Task description =
Output every line of the rows below as a numbered list, skipping any blank lines.

** begin Data extract **

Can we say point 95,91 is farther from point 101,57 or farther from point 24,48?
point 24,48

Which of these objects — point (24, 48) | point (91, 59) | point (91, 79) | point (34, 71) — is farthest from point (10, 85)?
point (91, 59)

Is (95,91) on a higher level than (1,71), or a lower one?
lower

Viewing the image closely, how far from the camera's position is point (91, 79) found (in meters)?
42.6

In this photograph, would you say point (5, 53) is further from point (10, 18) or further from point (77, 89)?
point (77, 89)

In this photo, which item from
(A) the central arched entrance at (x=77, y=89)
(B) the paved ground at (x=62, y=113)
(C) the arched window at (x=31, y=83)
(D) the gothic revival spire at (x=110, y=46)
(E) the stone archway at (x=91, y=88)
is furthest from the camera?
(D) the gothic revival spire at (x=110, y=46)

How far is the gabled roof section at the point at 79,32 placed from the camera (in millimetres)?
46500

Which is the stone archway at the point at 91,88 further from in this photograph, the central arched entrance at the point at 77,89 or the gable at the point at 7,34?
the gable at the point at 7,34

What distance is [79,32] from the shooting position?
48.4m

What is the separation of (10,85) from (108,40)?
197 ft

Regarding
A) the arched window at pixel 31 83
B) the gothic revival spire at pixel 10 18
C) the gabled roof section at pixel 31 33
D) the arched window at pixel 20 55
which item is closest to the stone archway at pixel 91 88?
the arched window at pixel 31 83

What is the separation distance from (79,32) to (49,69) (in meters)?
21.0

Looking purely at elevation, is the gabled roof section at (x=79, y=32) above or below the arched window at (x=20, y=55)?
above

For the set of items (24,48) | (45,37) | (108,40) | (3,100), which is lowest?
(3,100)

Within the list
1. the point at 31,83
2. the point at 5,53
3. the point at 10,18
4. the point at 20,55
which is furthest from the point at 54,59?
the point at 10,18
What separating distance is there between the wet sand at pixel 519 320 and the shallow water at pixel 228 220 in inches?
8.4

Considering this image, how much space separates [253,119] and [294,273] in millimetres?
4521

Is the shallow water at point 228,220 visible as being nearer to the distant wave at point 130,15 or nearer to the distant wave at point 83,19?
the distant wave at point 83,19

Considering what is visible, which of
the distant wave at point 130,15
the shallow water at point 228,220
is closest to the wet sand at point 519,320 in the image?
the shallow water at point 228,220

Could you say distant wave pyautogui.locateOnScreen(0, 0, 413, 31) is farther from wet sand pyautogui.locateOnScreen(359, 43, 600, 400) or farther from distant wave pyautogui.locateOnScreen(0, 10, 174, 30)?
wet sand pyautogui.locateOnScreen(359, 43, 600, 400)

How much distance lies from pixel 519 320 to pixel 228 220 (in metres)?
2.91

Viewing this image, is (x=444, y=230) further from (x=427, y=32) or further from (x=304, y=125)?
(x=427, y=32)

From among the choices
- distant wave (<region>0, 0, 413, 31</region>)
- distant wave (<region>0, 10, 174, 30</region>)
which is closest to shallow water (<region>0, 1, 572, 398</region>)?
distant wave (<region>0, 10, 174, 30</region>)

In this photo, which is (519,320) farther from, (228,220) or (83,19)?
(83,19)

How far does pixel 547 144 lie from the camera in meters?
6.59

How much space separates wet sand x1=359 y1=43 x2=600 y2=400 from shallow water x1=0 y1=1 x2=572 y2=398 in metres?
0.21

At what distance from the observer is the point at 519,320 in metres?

** end Data extract **

Result of this task =
1. Can we say point 95,91 is farther from point 101,57 or farther from point 24,48?
2. point 24,48
3. Which of these objects — point (24, 48) | point (91, 59) | point (91, 79) | point (34, 71) — is farthest from point (10, 85)?
4. point (91, 59)
5. Is (95,91) on a higher level than (1,71), or a lower one?
6. lower
7. Viewing the image closely, how far from the camera's position is point (91, 79) found (in meters)?
8. 42.6
9. In this photograph, would you say point (5, 53) is further from point (10, 18) or further from point (77, 89)?
10. point (77, 89)
11. In this photo, which item from
12. (A) the central arched entrance at (x=77, y=89)
13. (B) the paved ground at (x=62, y=113)
14. (C) the arched window at (x=31, y=83)
15. (D) the gothic revival spire at (x=110, y=46)
16. (E) the stone archway at (x=91, y=88)
17. is furthest from the camera?
18. (D) the gothic revival spire at (x=110, y=46)
19. How far is the gabled roof section at the point at 79,32 placed from the camera (in millimetres)?
20. 46500
21. Which is the stone archway at the point at 91,88 further from in this photograph, the central arched entrance at the point at 77,89 or the gable at the point at 7,34?
22. the gable at the point at 7,34
23. What distance is [79,32] from the shooting position?
24. 48.4m
25. What is the separation of (10,85) from (108,40)?
26. 197 ft
27. Regarding
28. A) the arched window at pixel 31 83
29. B) the gothic revival spire at pixel 10 18
30. C) the gabled roof section at pixel 31 33
31. D) the arched window at pixel 20 55
32. which item is closest to the stone archway at pixel 91 88?
33. the arched window at pixel 31 83
34. What is the separation distance from (79,32) to (49,69) (in meters)?
35. 21.0
36. Looking purely at elevation, is the gabled roof section at (x=79, y=32) above or below the arched window at (x=20, y=55)?
37. above
38. For the set of items (24,48) | (45,37) | (108,40) | (3,100), which is lowest?
39. (3,100)
40. Within the list
41. 1. the point at 31,83
42. 2. the point at 5,53
43. 3. the point at 10,18
44. 4. the point at 20,55
45. which is furthest from the point at 54,59?
46. the point at 10,18
47. What separating distance is there between the wet sand at pixel 519 320 and the shallow water at pixel 228 220 in inches?
48. 8.4
49. Considering this image, how much space separates [253,119] and [294,273] in millimetres?
50. 4521
51. Is the shallow water at point 228,220 visible as being nearer to the distant wave at point 130,15 or nearer to the distant wave at point 83,19?
52. the distant wave at point 83,19
53. Considering what is visible, which of
54. the distant wave at point 130,15
55. the shallow water at point 228,220
56. is closest to the wet sand at point 519,320 in the image?
57. the shallow water at point 228,220
58. Could you say distant wave pyautogui.locateOnScreen(0, 0, 413, 31) is farther from wet sand pyautogui.locateOnScreen(359, 43, 600, 400) or farther from distant wave pyautogui.locateOnScreen(0, 10, 174, 30)?
59. wet sand pyautogui.locateOnScreen(359, 43, 600, 400)
60. How much distance lies from pixel 519 320 to pixel 228 220 (in metres)?
61. 2.91
62. Viewing this image, is (x=444, y=230) further from (x=427, y=32) or further from (x=304, y=125)?
63. (x=427, y=32)
64. From among the choices
65. - distant wave (<region>0, 0, 413, 31</region>)
66. - distant wave (<region>0, 10, 174, 30</region>)
67. which is closest to shallow water (<region>0, 1, 572, 398</region>)?
68. distant wave (<region>0, 10, 174, 30</region>)
69. In this photo, which is (519,320) farther from, (228,220) or (83,19)?
70. (83,19)
71. How far does pixel 547 144 lie from the camera in meters?
72. 6.59
73. How much space separates wet sand x1=359 y1=43 x2=600 y2=400 from shallow water x1=0 y1=1 x2=572 y2=398 in metres?
74. 0.21
75. At what distance from the observer is the point at 519,320 in metres?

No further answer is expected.